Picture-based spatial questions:
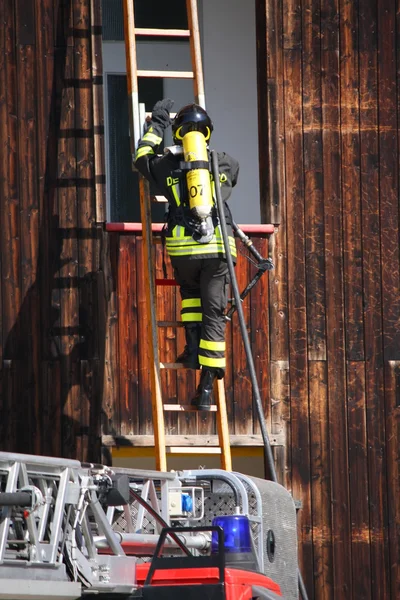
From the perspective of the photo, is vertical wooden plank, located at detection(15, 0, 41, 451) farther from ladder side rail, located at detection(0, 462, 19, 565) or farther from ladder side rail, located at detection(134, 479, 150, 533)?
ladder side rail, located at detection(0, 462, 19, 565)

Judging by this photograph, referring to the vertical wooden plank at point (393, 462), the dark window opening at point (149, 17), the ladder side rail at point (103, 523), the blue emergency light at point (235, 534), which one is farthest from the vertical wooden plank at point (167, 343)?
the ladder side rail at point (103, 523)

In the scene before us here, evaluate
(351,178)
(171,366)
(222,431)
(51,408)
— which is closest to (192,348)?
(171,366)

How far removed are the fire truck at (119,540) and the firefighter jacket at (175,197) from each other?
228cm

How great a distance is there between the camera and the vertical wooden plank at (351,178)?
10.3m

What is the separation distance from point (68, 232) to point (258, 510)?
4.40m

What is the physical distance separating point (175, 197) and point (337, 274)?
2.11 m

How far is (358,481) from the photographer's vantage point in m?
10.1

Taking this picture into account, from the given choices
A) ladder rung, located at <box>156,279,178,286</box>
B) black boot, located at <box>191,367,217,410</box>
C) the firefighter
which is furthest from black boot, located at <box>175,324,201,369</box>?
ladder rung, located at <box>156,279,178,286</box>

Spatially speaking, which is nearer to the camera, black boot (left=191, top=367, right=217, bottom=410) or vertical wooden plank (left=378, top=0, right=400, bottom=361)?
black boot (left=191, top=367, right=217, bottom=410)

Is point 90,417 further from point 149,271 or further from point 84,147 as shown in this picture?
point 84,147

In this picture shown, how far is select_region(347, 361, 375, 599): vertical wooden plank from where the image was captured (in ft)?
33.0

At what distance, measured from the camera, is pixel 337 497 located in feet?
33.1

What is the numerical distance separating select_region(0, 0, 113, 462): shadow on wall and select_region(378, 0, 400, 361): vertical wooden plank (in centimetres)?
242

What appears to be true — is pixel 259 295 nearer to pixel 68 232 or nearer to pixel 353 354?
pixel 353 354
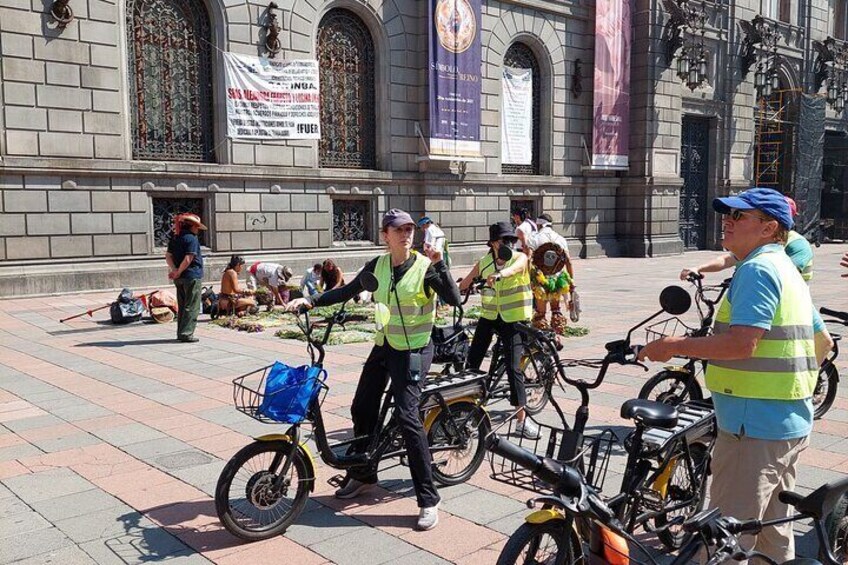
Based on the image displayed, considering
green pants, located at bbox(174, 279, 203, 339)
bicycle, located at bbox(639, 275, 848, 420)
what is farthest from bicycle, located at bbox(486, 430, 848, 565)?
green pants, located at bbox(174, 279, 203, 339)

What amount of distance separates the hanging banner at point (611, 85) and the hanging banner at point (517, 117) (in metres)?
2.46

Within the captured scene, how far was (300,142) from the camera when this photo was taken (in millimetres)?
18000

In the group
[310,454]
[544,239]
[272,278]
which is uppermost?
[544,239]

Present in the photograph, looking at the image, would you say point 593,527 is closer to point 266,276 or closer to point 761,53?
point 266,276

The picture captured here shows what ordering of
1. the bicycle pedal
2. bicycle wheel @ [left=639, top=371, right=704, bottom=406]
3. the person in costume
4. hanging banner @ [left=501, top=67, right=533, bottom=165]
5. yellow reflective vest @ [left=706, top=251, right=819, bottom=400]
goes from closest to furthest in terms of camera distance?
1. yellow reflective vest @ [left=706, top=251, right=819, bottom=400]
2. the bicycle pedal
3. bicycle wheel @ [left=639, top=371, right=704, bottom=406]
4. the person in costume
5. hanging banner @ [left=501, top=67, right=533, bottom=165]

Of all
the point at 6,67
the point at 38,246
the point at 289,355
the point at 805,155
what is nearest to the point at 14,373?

What you should do: Keep the pictures out of your copy, and repeat every entry above exactly.

Finished exercise:
From the perspective of the photo, is vertical wooden plank, located at detection(15, 0, 41, 451) farther from ladder side rail, located at detection(0, 462, 19, 565) or farther from ladder side rail, located at detection(134, 479, 150, 533)?
ladder side rail, located at detection(0, 462, 19, 565)

Judging by this photograph, referring to the vertical wooden plank at point (393, 462), the dark window opening at point (149, 17), the ladder side rail at point (103, 523), the blue emergency light at point (235, 534), which one is farthest from the vertical wooden plank at point (167, 343)?
the ladder side rail at point (103, 523)

In the scene before us here, evaluate
(351,178)
(171,366)
(222,431)
(51,408)
— which is closest to (192,348)?
(171,366)

How far removed are the fire truck at (119,540) and the firefighter jacket at (175,197) from each other?
228cm

How great a distance is there between the camera and the vertical wooden plank at (351,178)?
10.3m

What is the separation distance from point (68, 232) to point (258, 510)?
4.40m

What is the physical distance separating point (175, 197) and point (337, 274)?
2.11 m

How far is (358,481) from the photographer's vantage point in m?
10.1

Taking this picture into account, from the given choices
A) ladder rung, located at <box>156,279,178,286</box>
B) black boot, located at <box>191,367,217,410</box>
C) the firefighter
which is furthest from black boot, located at <box>175,324,201,369</box>?
ladder rung, located at <box>156,279,178,286</box>

Spatially speaking, which is nearer to the camera, black boot (left=191, top=367, right=217, bottom=410) or vertical wooden plank (left=378, top=0, right=400, bottom=361)?
black boot (left=191, top=367, right=217, bottom=410)

Is point 90,417 further from point 149,271 or further from point 84,147 as shown in this picture?
point 84,147

In this picture shown, how far is select_region(347, 361, 375, 599): vertical wooden plank from where the image was captured (in ft)?
33.0

At what distance, measured from the camera, is pixel 337 497 located in feet?
33.1

What is the numerical distance separating select_region(0, 0, 113, 462): shadow on wall and select_region(378, 0, 400, 361): vertical wooden plank (in centimetres)?
242

What appears to be true — is pixel 259 295 nearer to pixel 68 232 or nearer to pixel 353 354?
pixel 353 354
Based on the image displayed, considering
green pants, located at bbox(174, 279, 203, 339)
bicycle, located at bbox(639, 275, 848, 420)
what is farthest from bicycle, located at bbox(486, 430, 848, 565)?
green pants, located at bbox(174, 279, 203, 339)

What amount of distance separates the hanging banner at point (611, 85) and the hanging banner at point (517, 117) (in metres)?
2.46

Within the captured scene, how far was (300,142) from the camera when this photo was taken (in millimetres)?
18000

In the group
[310,454]
[544,239]
[272,278]
which is uppermost?
[544,239]

Present in the photograph, looking at the image, would you say point 593,527 is closer to point 266,276 or closer to point 761,53?
point 266,276

The picture captured here shows what ordering of
1. the bicycle pedal
2. bicycle wheel @ [left=639, top=371, right=704, bottom=406]
3. the person in costume
4. hanging banner @ [left=501, top=67, right=533, bottom=165]
5. yellow reflective vest @ [left=706, top=251, right=819, bottom=400]
goes from closest to furthest in terms of camera distance?
1. yellow reflective vest @ [left=706, top=251, right=819, bottom=400]
2. the bicycle pedal
3. bicycle wheel @ [left=639, top=371, right=704, bottom=406]
4. the person in costume
5. hanging banner @ [left=501, top=67, right=533, bottom=165]

Of all
the point at 6,67
the point at 38,246
the point at 289,355
the point at 805,155
what is nearest to the point at 14,373?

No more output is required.